Como você compreende a literatura fantástica atual?

Eu espero por melhorias tanto no escopo de representação e representantes, quanto na qualidade.  No geral, acredito em uma melhoria lenta no futuro. Acho que seria muito legal ter mais gente esforçada – para ficar claro, não apenas no fantástico. Eu quero que a fantasia aprenda a ‘roubar’ o melhor da literatura. Não quero parodiar. Particularmente, espero por mais experimentalismo.

Você escreveu romances, histórias curtas, séries em quadrinhos e até livro de RPG. Quais caminhos a literatura ainda pode dar a você?

Eu diria que tenho interesse em trabalhar com videogames, num mundo de criação mais geral. E gostaria de colaborar mais com os artistas, até mesmo com artistas da música. Também gostaria de escrever mais obras não ficcionais. Mas acho que meu coração ficará sempre na ficção.

Estação Perdido é o primeiro volume de uma trilogia. É difícil construir esse tipo de narrativa, onde cada livro deve manter sua individualidade ao mesmo tempo em que integra uma estrutura maior?

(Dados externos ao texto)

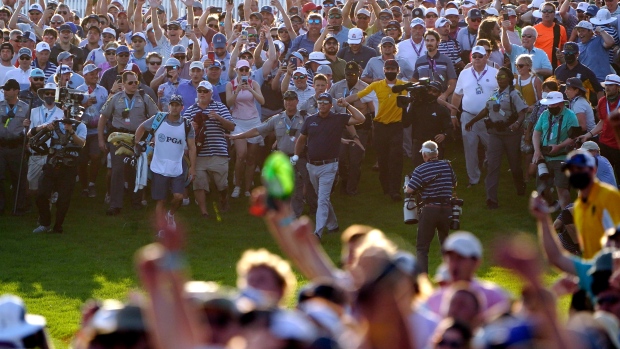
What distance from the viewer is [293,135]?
1592 cm

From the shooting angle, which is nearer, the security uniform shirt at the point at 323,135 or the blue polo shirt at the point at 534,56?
the security uniform shirt at the point at 323,135

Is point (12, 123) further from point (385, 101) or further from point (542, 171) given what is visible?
point (542, 171)

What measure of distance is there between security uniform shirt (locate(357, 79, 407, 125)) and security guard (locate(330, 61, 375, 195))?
0.11 m

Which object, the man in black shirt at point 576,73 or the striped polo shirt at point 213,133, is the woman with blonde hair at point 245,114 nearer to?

Para mim, isto nunca foi um grande problema. Em parte, porque Estação Perdido não é o começo de uma trilogia ou série, estritamente falando. Os três livros são localizados no mesmo mundo, próximos na época, com personagens compartilhados e referências a situações de outras obras. Mas os três livros foram cuidadosamente planejados como obras independentes. É muito importante para mim que cada volume trabalhe sob seus próprios termos, e que você não precise ler nenhum outro para fazer sentido nesses (mas se o fizer, é capaz de perceber certas referências).